Quick-start cheat-sheet

Fitting a TopOGraph

Now, let’s go through a quick start!

TopOMetry functions around the TopOGraph class. It contains dictionaries, attributes and functions to analyse your data. From a data matrix data (np.ndarray, pd.DataFrame or sp.csr_matrix), you can set up a TopoGraph with default parameters:

import topo as tp
   
# Learn topological metrics and basis from data. The default is to use diffusion harmonics.
tg = tp.TopOGraph()
tg.fit(data)

After learning a topological basis, we can access topological metrics and basis in the TopOGraph object, and build different topological graphs.

# Learn a topological graph. Again, the default is to use diffusion harmonics.
tgraph = tg.transform(data) 

Then, it is possible to optimize the topological graph layout. TopOMetry has 5 different layout options: tSNE, MAP, TriMAP, PaCMAP and MDE.

# Graph layout optimization
map_emb = tg.MAP()
mde_emb = tg.MDE()
pacmap_emb = tg.PaCMAP()
trimap_emb = tg.TriMAP()
tsne_emb = tg.tSNE()

We can also plot the embeddings:

tp.plot.scatter(map_emb)

Computing several models at once

The run_layouts() attribute of the TopOGraph object runs all possible combinations of algorithms to perform DR in the TopOMetry framework.

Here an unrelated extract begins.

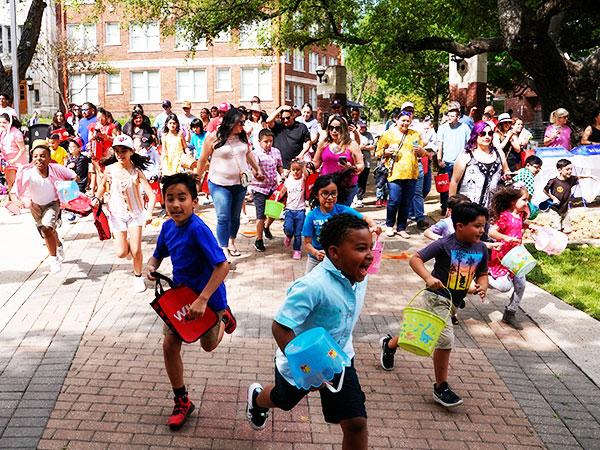 Children running for Easter eggs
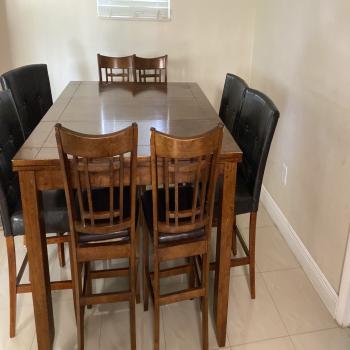 High top table with 8 chairs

# These settings run all models and layouts
tg.run_layouts(X, n_components=2,
                    bases=['diffusion', 'fuzzy', 'continuous'],
                    graphs=['diff', 'cknn', 'fuzzy'],
                    layouts=['tSNE', 'MAP', 'MDE', 'PaCMAP', 'TriMAP', 'NCVis'])

If no parameters are passed to the run_layouts() function, by default it will perform the following steps:

Similarity learning and building a topological orthogonal basis with:

  • Multiscale diffusion maps ('diffusion')

  • Fuzzy simplicial sets Laplacian Eigenmaps (‘fuzzy’);

Learn the topological graphs with:

  • Diffusion harmonics ('diff')

  • Fuzzy simplicial sets

Next, it will use all layout optimization methods:

  • MAP - a lighter UMAP with looser assumptions;

    • MAP and MDE use information both from the orthogonal basis and the topological graph

  • MDE - a general framework for graph layout optimization, with the pyMDE implementation.

  • t-SNE - using MulticoreTSNE

  • PaCMAP

  • TriMAP

  • NCVis

MAP, MDE, PaCMAP and NCVis use an spectral initialization from the learned topological graph. TriMAP uses PCA internally as a initialization. NCVis uses a custom initialization procedure.

So if you want to compute the diffusion basis, its diffusion and fuzzy topological graphs, and the associated MAP and PaCMAP layouts, you can simply run:

tg.run_layouts(X, n_components=2,
                    bases=['diffusion'],
                    graphs=['diff', 'fuzzy'],
                    layouts=['MAP','PaCMAP'])

This diversity of options is useful for comparisons and scoring, instead of selecting a single layout algorithm a priori.